Charley Jordan (July 11, 1890 – November 15, 1954) was an American St. Louis blues singer, songwriter and guitarist, as well as a talent scout, originally from Mabelvale, Arkansas, United States.  He was known for a unique style that drew on his rural roots.

The Killer Blues Headstone Project placed a headstone for Charley Jordan.

Life and career
Jordan recorded numerous singles for Vocalion and Decca between 1930 and 1937, and also performed with some well-regarded bluesmen from the 1920s to the 1940s.  Jordan played with Peetie Wheatstraw, Roosevelt Sykes, Casey Bill Weldon and Memphis Minnie. Noted for his "crisply firm guitar", he had most of his biggest hits, including "Keep It Clean", in the early to mid-1930s.   Later in that decade and into the 1940s, he worked frequently with Big Joe Williams.

Spinal injury
In 1928, Jordan was shot in the spine, this was due to his extramusical career as a bootlegger. This gave him a long term disability and caused him to walk with crutches thereafter (which can be seen in the few photographs of Jordan available).

Jordan died of pneumonia or violence in 1954 in St. Louis, Missouri.

Discography
A partial discography is available online.

Songs
"Big Four Blues"
"Got Your Water On Blues"

+===+

PROMPT
Please return the passage of the Charley Jordan biography from "The Killer Blues" to "of Jordan available).", copied word for word.

+===+

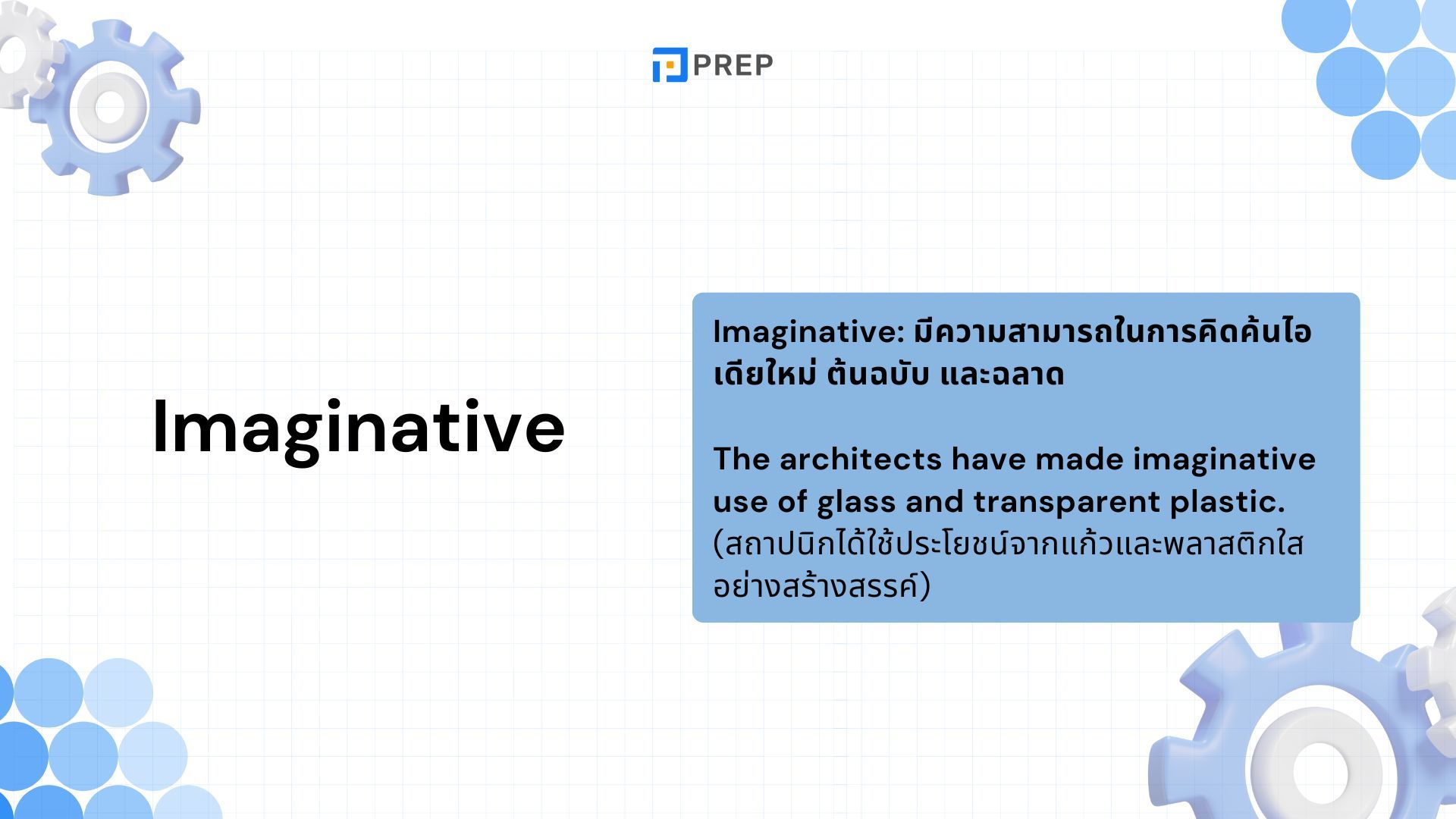 PREP

Imaginative

Imaginative: มีความสามารถในการคิดค้นไอเดียใหม่ ต้นฉบับ และฉลาด

The architects have made imaginative use of glass and transparent plastic. (สถาปนิกได้ใช้ประโยชน์จากแก้วและพลาสติกใสอย่างสร้างสรรค์)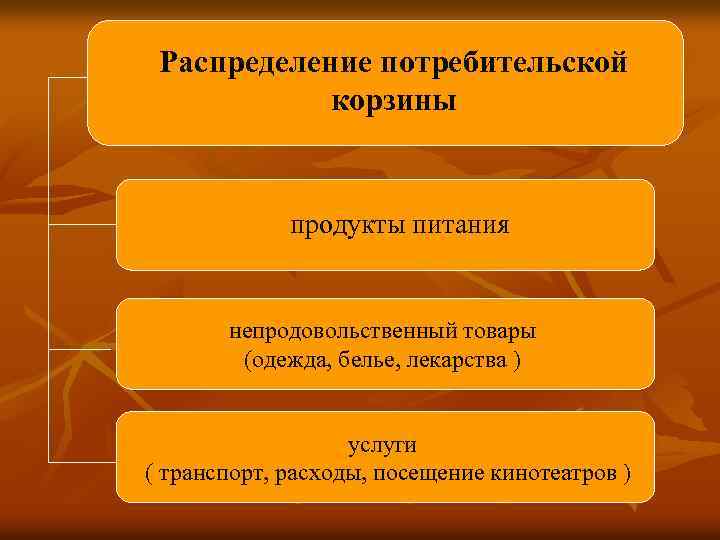 Распределение потребительской корзины

продукты питания

непродовольственный товары
(одежда, белье, лекарства )

услуги
( транспорт, расходы, посещение кинотеатров )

+===+

ANSWER AREA
The Killer Blues Headstone Project placed a headstone for Charley Jordan.

Life and career
Jordan recorded numerous singles for Vocalion and Decca between 1930 and 1937, and also performed with some well-regarded bluesmen from the 1920s to the 1940s.  Jordan played with Peetie Wheatstraw, Roosevelt Sykes, Casey Bill Weldon and Memphis Minnie. Noted for his "crisply firm guitar", he had most of his biggest hits, including "Keep It Clean", in the early to mid-1930s.   Later in that decade and into the 1940s, he worked frequently with Big Joe Williams.

Spinal injury
In 1928, Jordan was shot in the spine, this was due to his extramusical career as a bootlegger. This gave him a long term disability and caused him to walk with crutches thereafter (which can be seen in the few photographs of Jordan available).